Desde que el diccionario Oxford definiera “posverdad” como la palabra del año 2016, mucho se ha especulado sobre el sentido y los alcances de este término que se instaló con fuerza a partir de tres hitos que sorprendieron a la opinión pública internacional: el triunfo del Brexit en el Reino Unido, el de Trump en las elecciones estadounidenses, y el del NO en el plebiscito realizado en Colombia para validar el proceso de paz con las FARC.
La posverdad ha sido definida como el espacio donde la información objetiva y los datos duros -dos elementos claves en el ejercicio del periodismo- influyen menos que las emociones y las creencias personales, cuestión que en las redes sociales y en un cierto periodismo de bajos estándares profesionales tendrían uno de sus nichos privilegiados.
En la era de la sospecha, la explicación de este fenómeno estaría en la creciente desconfianza de las personas no solo en las instituciones y elites de poder, sino en las fuentes tradicionales de información, lo que conduciría a buscar en las redes aquellas verdades que les estarían siendo vedadas y que conducen, por ejemplo, a enterarse de falacias como que la diputada Camila Vallejo poseía un Audi de 50 millones de pesos; que la Presidenta de la República iba a anunciar su renuncia; que los mapuche y miembros de las FARC estaban incendiando el sur de Chile, etcétera.

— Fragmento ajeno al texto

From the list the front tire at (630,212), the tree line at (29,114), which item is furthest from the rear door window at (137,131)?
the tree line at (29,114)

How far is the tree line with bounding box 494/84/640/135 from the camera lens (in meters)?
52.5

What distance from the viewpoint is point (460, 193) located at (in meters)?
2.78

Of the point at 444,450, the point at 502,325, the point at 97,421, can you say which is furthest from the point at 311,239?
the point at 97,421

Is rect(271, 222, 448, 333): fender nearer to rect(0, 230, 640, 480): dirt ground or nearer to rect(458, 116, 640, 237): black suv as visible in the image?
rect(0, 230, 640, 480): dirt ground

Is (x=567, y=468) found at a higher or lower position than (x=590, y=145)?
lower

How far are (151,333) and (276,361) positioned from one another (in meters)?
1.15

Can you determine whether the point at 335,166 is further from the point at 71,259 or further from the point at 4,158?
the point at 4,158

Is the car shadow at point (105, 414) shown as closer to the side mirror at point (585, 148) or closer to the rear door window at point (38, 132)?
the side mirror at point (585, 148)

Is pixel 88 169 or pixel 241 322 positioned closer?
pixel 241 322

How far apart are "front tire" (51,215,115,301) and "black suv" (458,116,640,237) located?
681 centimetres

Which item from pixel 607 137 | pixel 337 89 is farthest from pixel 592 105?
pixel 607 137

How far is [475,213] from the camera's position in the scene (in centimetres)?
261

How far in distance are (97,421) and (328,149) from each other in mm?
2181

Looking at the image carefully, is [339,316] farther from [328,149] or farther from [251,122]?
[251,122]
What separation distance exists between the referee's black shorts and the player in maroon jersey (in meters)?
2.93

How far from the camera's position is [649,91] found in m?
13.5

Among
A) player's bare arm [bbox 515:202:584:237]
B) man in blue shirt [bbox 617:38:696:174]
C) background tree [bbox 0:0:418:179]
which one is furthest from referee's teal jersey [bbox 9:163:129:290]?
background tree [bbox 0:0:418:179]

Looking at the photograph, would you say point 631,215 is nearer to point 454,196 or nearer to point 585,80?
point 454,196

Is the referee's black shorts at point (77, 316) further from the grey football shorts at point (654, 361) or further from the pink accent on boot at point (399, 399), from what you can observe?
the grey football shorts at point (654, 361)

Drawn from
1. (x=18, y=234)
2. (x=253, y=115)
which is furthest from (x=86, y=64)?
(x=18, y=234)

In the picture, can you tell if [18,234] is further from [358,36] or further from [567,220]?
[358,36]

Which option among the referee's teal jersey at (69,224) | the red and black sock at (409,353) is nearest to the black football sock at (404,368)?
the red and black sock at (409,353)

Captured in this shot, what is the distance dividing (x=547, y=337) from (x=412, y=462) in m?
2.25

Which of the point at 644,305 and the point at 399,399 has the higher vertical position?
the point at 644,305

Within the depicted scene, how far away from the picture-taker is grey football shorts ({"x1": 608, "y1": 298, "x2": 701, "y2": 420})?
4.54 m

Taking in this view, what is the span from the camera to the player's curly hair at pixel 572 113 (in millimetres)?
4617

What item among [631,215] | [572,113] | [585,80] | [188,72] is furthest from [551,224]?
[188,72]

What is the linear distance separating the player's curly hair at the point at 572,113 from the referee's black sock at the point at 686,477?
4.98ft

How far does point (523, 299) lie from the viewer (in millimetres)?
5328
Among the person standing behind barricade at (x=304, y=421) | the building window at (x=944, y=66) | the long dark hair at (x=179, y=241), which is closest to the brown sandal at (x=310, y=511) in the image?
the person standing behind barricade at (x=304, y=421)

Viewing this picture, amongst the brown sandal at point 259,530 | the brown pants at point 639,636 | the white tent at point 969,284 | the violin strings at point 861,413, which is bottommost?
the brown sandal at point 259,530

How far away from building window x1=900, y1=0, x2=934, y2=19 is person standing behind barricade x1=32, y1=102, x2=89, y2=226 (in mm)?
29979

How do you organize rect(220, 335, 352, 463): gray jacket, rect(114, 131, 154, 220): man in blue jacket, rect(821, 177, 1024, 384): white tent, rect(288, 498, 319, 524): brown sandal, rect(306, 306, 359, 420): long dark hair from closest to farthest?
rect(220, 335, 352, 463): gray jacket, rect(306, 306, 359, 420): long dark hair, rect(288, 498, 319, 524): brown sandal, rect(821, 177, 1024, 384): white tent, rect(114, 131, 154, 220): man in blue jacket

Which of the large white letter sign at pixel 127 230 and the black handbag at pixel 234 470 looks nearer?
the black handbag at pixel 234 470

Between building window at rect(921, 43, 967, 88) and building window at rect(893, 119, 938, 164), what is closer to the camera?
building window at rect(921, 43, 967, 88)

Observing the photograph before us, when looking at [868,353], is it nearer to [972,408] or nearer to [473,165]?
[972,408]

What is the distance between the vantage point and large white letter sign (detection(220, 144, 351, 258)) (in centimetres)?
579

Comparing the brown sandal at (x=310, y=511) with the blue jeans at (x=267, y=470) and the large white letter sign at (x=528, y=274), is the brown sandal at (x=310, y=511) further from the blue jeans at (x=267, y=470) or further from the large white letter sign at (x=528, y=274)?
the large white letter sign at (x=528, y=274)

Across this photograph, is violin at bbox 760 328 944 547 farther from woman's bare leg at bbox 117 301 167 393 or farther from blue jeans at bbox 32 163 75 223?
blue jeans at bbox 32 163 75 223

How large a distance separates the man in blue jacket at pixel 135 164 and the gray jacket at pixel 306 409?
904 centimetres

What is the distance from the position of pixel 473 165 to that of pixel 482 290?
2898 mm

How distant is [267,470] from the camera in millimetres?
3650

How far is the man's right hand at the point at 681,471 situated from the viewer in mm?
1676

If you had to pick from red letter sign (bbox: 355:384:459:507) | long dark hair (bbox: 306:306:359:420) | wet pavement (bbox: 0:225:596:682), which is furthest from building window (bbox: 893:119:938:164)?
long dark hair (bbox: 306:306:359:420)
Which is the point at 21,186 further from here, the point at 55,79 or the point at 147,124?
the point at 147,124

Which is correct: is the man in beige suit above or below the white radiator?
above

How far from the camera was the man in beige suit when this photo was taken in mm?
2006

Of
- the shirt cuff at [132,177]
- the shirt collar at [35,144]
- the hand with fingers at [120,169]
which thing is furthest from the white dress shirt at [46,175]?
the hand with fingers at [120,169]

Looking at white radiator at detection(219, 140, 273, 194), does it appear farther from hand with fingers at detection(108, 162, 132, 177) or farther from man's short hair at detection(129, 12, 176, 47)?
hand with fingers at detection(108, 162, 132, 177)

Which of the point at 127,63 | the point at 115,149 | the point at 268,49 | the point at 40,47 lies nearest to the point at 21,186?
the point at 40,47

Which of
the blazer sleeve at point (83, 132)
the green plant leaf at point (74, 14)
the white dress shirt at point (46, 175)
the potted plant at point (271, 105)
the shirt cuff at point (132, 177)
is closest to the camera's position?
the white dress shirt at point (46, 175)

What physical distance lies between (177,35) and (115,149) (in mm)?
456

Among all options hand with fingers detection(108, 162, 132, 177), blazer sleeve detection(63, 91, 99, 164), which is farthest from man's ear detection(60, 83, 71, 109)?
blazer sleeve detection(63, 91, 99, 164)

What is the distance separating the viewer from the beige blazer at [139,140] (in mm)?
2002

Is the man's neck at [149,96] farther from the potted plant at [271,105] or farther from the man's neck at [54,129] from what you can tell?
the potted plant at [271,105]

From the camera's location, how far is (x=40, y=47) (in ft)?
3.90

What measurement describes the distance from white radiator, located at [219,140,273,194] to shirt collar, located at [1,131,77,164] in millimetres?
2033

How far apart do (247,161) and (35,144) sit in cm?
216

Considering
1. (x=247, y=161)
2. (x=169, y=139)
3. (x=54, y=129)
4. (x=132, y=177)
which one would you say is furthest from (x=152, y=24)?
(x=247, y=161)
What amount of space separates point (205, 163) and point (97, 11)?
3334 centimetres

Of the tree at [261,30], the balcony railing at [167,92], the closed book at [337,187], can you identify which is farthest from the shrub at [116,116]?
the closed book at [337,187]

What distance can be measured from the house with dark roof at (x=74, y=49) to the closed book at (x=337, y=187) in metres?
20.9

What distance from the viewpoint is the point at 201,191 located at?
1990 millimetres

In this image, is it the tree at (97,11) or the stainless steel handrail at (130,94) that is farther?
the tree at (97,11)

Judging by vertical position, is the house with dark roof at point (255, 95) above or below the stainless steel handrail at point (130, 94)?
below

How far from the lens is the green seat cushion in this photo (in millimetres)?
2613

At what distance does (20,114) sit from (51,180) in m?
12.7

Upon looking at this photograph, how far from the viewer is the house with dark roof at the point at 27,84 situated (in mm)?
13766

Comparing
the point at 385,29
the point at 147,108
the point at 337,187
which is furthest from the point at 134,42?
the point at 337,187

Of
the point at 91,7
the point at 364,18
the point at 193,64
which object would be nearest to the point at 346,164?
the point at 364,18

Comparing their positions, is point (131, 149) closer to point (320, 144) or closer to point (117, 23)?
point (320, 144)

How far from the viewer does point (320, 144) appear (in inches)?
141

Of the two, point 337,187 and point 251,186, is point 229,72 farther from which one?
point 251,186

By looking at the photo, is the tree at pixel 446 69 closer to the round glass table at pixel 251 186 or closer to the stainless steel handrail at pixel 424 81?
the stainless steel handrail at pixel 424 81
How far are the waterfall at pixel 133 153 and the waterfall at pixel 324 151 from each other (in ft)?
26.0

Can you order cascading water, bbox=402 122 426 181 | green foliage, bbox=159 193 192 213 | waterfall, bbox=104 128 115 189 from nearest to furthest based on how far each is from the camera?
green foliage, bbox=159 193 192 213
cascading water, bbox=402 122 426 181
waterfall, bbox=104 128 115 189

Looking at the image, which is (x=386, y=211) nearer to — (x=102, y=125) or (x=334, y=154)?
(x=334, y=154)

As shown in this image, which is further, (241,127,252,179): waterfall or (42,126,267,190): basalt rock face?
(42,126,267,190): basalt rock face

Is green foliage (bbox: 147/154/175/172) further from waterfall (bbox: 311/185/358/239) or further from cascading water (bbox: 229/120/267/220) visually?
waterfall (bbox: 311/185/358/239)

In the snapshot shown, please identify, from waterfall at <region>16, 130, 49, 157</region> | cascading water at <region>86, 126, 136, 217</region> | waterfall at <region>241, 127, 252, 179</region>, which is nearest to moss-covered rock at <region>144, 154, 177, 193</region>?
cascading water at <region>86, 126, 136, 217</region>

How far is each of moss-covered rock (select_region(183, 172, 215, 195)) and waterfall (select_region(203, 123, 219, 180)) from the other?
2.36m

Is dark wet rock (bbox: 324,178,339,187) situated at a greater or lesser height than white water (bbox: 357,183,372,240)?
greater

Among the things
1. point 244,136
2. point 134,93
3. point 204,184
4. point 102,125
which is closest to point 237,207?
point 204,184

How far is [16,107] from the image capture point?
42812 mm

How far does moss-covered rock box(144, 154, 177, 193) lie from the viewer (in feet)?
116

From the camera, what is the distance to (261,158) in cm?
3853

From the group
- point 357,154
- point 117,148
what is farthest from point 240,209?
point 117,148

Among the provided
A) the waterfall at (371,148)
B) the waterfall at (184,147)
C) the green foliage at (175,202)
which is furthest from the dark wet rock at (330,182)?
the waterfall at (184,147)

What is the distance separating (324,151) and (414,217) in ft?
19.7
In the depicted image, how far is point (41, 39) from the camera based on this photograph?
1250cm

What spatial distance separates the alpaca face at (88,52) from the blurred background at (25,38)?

El más reciente ejemplo que nos conduce también a los entramados de la información “seria” tiene alcances internacionales y se relaciona con el ataque químico contra civiles sirios en la provincia de Idlib. Las noticias apuntaron al régimen de Bashar Al Assad y su ejército como responsables de este crimen, pese a que a comienzos del 2016 la Organización para la Prohibición de las Armas Químicas (OPAQ) había anunciado la destrucción total de esas armas por parte del régimen sirio.
Sin embargo, el 21 de abril último la Comisión Investigadora del Consejo de Derechos Humanos de Naciones Unidas para Siria emitió un comunicado señalando que no había evidencias que demostraran el uso de armas químicas por parte de Damasco contra la población, cuestión que no fue tan ampliamente difundida como aquella que responsabilizaba a Al Assad, instalándose esta última como una verdad irrefutable. Algo similar ocurrió hace una década cuando con la misma excusa tropas comandadas por EEUU invadieron Irak y asesinaron a Saddam Hussein, pero nunca pudieron encontrar ni una sola arma química.
Cuando hablamos de posverdad nos referimos a noticias falsas, verdades a medias, ausencia de fuentes confiables; en definitiva, al mal periodismo. Se trata de un viejo tema con nombre nuevo. Porque confirmar la información, chequear las fuentes, ampliarlas, confrontarlas y contextualizar los hechos son parte de un periodismo cuya dimensión ética es intrínseca a su quehacer. Ocultar viejas prácticas bajo nuevos nombres no mitiga el impacto ni la gravedad de la falta.
El 12 de septiembre de 1976, en el sector de Los Molles, apareció el cuerpo de una mujer. Su cadáver había sido lanzado al mar desde una aereonave luego de ser detenida y confinada en Villa Grimaldi, donde murió a consecuencia de las torturas. Los diarios El Mercurio y La Segunda la describieron como una bella joven víctima de un crimen pasional, aunque al poco tiempo el odontólogo y académico de esta Universidad, Luis Ciocca Gómez, identificó el cadáver como el de Marta Ugarte, profesora y militante del PC de 42 años. En esa línea, y a propósito de la muerte de Agustín Edwards y del rol de El Mercurio en el ocultamiento de crímenes de lesa humanidad, el caso de Marta Ugarte resulta otro ejemplo de muchos, de cómo la posverdad es la naturalización de la mentira disfrazada de posmodernidad.